As G7 climate ministers meet this weekend in the northern Japanese city of Sapporo, here are some key points about the strategy:
In 2017, Japan became the first country to devise a national strategy for hydrogen power, aiming to drastically scale up its use by 2030. The colourless, odourless gas is an exciting prospect on paper.
It can be produced, stored and transported in large quantities, and does not emit carbon dioxide when burned. These qualities are attractive to Japan, which is heavily reliant on fossil fuel imports.
Most of its nuclear reactors are still offline after the 2011 Fukushima disaster, and the nation set a goal two and a half years ago of reaching carbon neutrality by 2050.
Fuel cell blues
Hydrogen-powered fuel cell vehicles, which Japanese automakers helped pioneer, were a key part of the original plan. The government had hoped for 40,000 of these cars to be on the road by 2020, and 800,000 by 2030. But by the end of last year, just 7,700 units had been sold in the country since 2014.
Despite subsidies for buyers, they remain "very expensive", even compared to battery-powered electric cars, Kentaro Tamura, a Japan-based expert at the Institute for Global Environmental Strategies (IGES), told AFP.
Hydrogen refuelling stations have high installation and upkeep costs, and are rare in comparison to charging spots for electric vehicles, Tamura added.

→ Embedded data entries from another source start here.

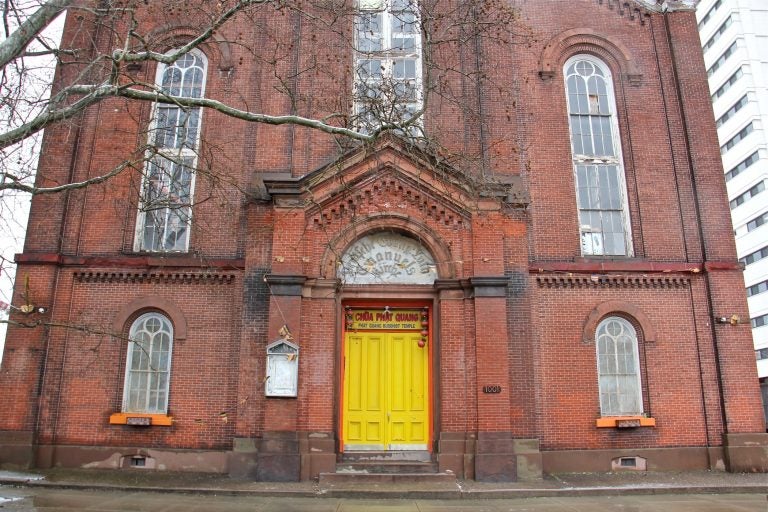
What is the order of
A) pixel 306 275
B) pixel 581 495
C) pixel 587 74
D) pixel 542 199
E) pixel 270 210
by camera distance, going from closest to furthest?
pixel 581 495
pixel 306 275
pixel 270 210
pixel 542 199
pixel 587 74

The results have been better but still modest in housing -- the other major area initially earmarked for hydrogen expansion. A residential fuel cell programme called "Enefarm" was meant to equip 5.3 million Japanese homes by 2030.
It uses gas to create hydrogen that reacts with oxygen from the air to generate electricity and heat water. But by the end of 2022, just 465,000 systems had been installed, far short of the government's target of 1.4 million by 2020.
Price is a key factor here too, Tamura said, with installation costs "very high compared with alternative technologies like heat pumps".
Energy experts were sceptical of Japan's hydrogen strategy from the start, because it was launched without creating a reliable supply chain for environmentally friendly "green" hydrogen, produced from renewable energy sources.
Instead, Japan opted for so-called "grey" hydrogen, made using greenhouse gas-emitting coal, petrol or gas, and "blue" hydrogen, which also comes from fossil fuels but with the carbon emissions captured and stored.
In the meantime, countries such as China and some European nations have moved faster on green hydrogen, which remains rare and expensive but is key to decarbonisation, the Japanese Renewable Energy Institute think-tank says.
In March, Tokyo agreed to spend $1.6 billion on an ambitious but controversial venture in Australia to produce liquid hydrogen from lignite coal and export it to Japan. But critics say the project's "blue" hydrogen claims are based on carbon capture technology that does not yet exist.
Despite the setbacks, Japan will revise its hydrogen strategy by the end of May, with the Nikkei business daily reporting plans to increase its supply of the fuel to six times the current level by 2040.
It is also promoting another use for hydrogen and its derivative ammonia: burning it alongside gas and coal at existing power stations, to reduce carbon emissions.
An official from the Ministry of Economy, Trade and Industry told AFP that ammonia co-firing is "a realistic means of energy transition that is more CO2-reducing and economically efficient than the early phase-out of coal-fired power and its replacement with renewable energy".
But climate campaigners question the value of the expensive practice on the path to cleaner energy. Japan is "the only G7 member" pushing for co-firing, Greenpeace's Hirotaka Koike said, describing it as a "national policy to keep the 'sunset' industry (of thermal power stations) alive".